In its latest report, the agency also shows that China emerged as
Indonesia's biggest import origin for non-oil and gas products in 2007
with a total imports worth $7.95 billion, beating long-time chart
topper Japan with $6.46 billion.
Compared to the country's total non-oil and gas imports, which reached
$52.5 billion last year, China dominated with approximately 15.14
percent, followed by Japan with 12.3 percent and the United States with
8.98 percent.
Indonesia's total imports from China within the category remarkably
jumped by 44.5 percent that year from the total of $5.5 billion made in
2006, far beyond the average increase from 2002 until 2006 that reached
29.6 percent.
"China has become a global exporter for quite some time. Even developed
countries are afraid to compete head-to-head with it due to its ability
to maintain efficiency in production costs."
"I think it's very natural for us to grow such a high dependency on
products from China, considering our condition now," said Aviliani, an
economist at the Institute for Development of Economics and Finance.

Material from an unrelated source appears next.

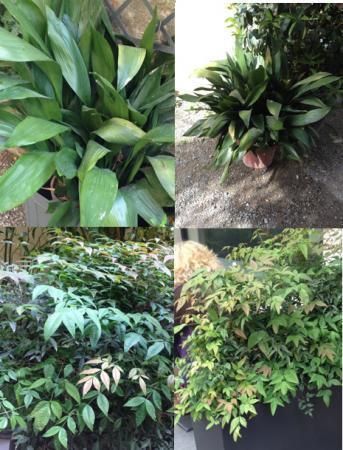 Wie kent deze planten uit Milaan/Italie..?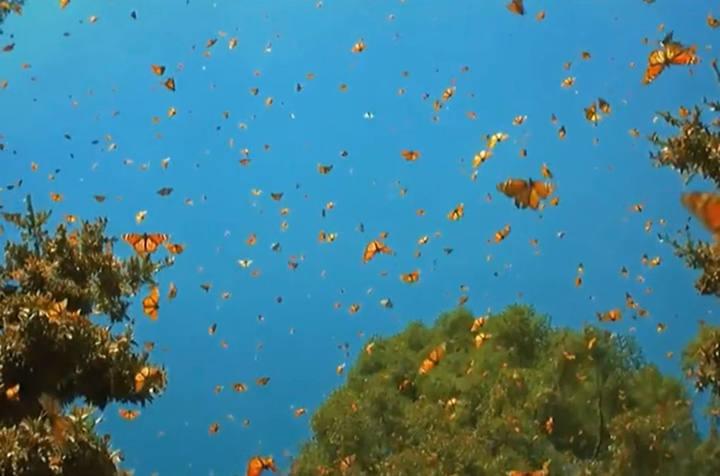 云南红河蝴蝶谷1.5亿只蝴蝶大爆发奇观1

The deficit, she said, was unavoidable as Indonesia's real economy was
already shifting from industry-based toward trade-based, as shown by
the growing number of small businesses.
"Most of these small businesses do not produce goods, but rather sell
them, which mainly come from China as they are cheap, within the range
of our purchasing power," she said.
On the policy front, she highlighted the chronic weakness in
coordination among government departments, particularly the Trade
Ministry and Industry Ministry.
"The Trade Ministry keeps on opening up import markets and neglecting
to support the certain sectors that define the strength of the
country's industry. For instance, we now have enough rice, so why are
we still allowing it to be imported?" she said.
Focusing on the sudden surge in imports from China and the remarkable
deficit growth, Beginda Pakpahan, a lecturer in international economy
and politics at the University of Indonesia, pointed the finger at the
ASEAN-China free trade agreement, which was signed back in 2002.
The FTA, a zero-tariff market of 1.7 billion people, is expected to be
fully implemented in 2010 for the six original ASEAN members and in
2015 for the rest. An early harvest program covering trade in goods
came into force in July 2005.
"When the early harvest took effect, we were already behind our
regional partners in ASEAN, in terms of trade and industry cohesiveness
with China, meaning they already prepared for benefiting from it while
we merely act as an export market destination from China," he said.
He warned that in the near future, China would likely to intensify its
focus on the region, particularly Indonesia with its 240 million
consumers, as an export destination in order to compensate for the
weakening demand of U.S. consumers for its products.
"A stronger cohesiveness among ASEAN is crucial to balance China's
power, something that we don't see materializing any time soon," he
said.
Speaking on a more critical note, Didik J. Rachbini, chairman of the
House of Representatives commission overseeing trade and investment
said that the government had no strategy whatsoever in facing China's
emergence as a global player.
"Chinese goods and our goods substitute for each other, meaning the two
countries produce almost exactly the same kind of manufacturing
products such as textiles, toys and food, very different from our trade
with Japan, which is obviously complementary."
"The huge trade deficit in the non-oil and gas sector clearly reflects
how Chinese products come in and move freely here without any
protective strategy in place," Didik said.